After the first day of filming, I change my shoes, pack my belongings in the trunk. A man approaches. I notice his shiny, satin bomber jacket. Around his neck, a large silver cross hangs on what seems to be a heavy silver chain. Hello, I say. Magnificent graffiti, do you happen to know who painted these walls? Yeah, they are beautiful, he says. There, he points. The artist signed his name. The man points to the white letters, rimmed in red—Antwon Rose.
 
I know Antwon died in 2018. I wrote a poem about him. These walls were painted in May of 2020. As I drive away, I think maybe that is how this happens. At night the deceased return with their buckets, brushes, & spray cans. They paint their names so we can remember, so we will never forget.
 
In order that we never forget.
In order that we never . . . let us never forget.
 
[I recall Lincoln’s Gettysburg address: “The world will little note, nor long remember what we say here, but it can never forget what they did here. . . . it is for us the living  . . . the great task remaining before us.]
 
The task given to us, to me, what remains to be done.
 
Due to all, & I mean all the circumstances surrounding this film, I recognize that V:OICED :  words from asphalt is one of the most significant projects of my 50-year career as a professional eurythmist. Another such project dates back to 2005. I had just completed 2½ years of study in the Christian Community Priest Seminary, Hamburg. Upon leaving the seminary, I wanted to work with a sacred text. I chose the seven I AM statements found in the Gospel of John. Strange as it may seem both of these projects the I AM words of Christ & the act of filming movements to my own poems in front of these graffiti walls, are related.
----------------------------------------
TASK 1: According to the passage about the graffiti walls, when were the walls painted?
TASK 2: Transcribe the passage about the graffiti walls, starting at "In order that we never forget." and ending at "to be done.".
TASK 3: Decide whether each statement agrees with the passage about the graffiti walls: (a) The man who approaches wears a gold cross around his neck. (b) The writer once wrote a poem about Antwon Rose. (c) For the 2005 project, the writer chose the I AM statements from the Gospel of Matthew.

(Stored data)
----------------------------------------
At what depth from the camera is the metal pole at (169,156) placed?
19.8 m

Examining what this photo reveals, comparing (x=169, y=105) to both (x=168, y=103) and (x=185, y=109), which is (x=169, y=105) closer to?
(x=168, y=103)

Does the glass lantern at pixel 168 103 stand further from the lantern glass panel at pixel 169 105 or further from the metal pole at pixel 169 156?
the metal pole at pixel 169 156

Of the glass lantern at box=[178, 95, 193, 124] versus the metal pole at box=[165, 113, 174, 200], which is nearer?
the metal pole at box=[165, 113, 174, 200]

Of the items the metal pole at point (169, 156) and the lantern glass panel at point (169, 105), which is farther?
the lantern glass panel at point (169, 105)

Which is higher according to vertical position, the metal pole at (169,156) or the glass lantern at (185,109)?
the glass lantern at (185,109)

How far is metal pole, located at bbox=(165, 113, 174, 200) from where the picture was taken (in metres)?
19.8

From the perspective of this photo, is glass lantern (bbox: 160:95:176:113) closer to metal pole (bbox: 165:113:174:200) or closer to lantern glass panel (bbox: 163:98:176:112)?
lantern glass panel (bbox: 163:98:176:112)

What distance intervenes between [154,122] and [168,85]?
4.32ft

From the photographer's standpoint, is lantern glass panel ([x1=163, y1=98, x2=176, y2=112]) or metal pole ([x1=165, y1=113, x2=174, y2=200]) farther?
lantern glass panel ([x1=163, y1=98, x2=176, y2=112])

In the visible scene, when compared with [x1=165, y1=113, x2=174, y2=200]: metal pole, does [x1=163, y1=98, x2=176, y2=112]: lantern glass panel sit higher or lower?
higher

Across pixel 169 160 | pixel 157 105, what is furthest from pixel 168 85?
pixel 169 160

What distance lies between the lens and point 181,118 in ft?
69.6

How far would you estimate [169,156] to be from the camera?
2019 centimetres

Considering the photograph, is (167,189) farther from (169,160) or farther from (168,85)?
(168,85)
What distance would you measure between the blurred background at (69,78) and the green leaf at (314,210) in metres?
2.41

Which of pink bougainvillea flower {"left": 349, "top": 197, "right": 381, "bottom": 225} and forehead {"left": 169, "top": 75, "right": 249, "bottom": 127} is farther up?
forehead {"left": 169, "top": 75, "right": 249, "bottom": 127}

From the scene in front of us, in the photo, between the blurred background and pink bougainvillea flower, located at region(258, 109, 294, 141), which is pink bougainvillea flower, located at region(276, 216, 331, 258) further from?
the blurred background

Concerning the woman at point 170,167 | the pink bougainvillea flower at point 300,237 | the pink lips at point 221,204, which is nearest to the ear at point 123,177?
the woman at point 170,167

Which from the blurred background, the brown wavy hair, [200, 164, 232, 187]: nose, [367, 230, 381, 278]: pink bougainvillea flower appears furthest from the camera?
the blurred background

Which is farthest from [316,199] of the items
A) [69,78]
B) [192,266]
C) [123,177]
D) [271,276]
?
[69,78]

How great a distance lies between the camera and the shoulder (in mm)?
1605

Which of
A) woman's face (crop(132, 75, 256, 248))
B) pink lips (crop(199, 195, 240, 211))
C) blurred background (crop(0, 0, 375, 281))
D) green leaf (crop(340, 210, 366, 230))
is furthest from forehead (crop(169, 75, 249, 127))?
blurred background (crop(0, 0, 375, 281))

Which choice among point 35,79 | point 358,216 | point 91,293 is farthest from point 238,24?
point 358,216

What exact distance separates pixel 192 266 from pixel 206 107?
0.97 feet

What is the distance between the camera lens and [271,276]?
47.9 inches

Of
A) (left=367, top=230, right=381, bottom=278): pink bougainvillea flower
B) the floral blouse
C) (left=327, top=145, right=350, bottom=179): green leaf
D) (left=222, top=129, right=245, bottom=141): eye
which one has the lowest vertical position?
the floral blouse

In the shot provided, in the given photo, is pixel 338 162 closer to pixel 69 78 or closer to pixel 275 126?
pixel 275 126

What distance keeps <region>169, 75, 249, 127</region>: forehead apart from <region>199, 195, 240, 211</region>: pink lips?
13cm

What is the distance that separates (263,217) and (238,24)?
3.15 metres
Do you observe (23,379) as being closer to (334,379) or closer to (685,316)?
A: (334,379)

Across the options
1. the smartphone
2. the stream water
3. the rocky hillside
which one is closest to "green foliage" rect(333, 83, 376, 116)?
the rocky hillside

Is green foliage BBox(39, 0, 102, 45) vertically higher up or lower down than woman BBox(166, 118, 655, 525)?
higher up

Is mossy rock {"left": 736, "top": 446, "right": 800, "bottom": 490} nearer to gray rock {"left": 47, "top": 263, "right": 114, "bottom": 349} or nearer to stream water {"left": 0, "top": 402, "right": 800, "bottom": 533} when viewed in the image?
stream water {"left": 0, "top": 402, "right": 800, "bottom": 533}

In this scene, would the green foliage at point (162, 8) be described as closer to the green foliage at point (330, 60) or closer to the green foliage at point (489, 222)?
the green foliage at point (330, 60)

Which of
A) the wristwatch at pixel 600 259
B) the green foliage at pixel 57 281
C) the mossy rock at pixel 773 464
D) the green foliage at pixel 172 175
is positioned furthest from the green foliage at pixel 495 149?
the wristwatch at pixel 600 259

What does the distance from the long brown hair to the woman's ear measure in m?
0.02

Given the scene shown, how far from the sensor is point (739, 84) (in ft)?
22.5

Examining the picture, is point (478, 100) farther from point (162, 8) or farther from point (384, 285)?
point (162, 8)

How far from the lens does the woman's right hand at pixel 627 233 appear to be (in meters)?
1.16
----------------------------------------
ANSWER SECTION 1: They were painted in May of 2020.

ANSWER SECTION 2:
In order that we never forget.
In order that we never . . . let us never forget.
 
[I recall Lincoln’s Gettysburg address: “The world will little note, nor long remember what we say here, but it can never forget what they did here. . . . it is for us the living  . . . the great task remaining before us.]
 
The task given to us, to me, what remains to be done.

ANSWER SECTION 3:
(a) No: "a large silver cross hangs on what seems to be a heavy silver chain."
(b) Yes: "I know Antwon died in 2018. I wrote a poem about him."
(c) No: "I chose the seven I AM statements found in the Gospel of John."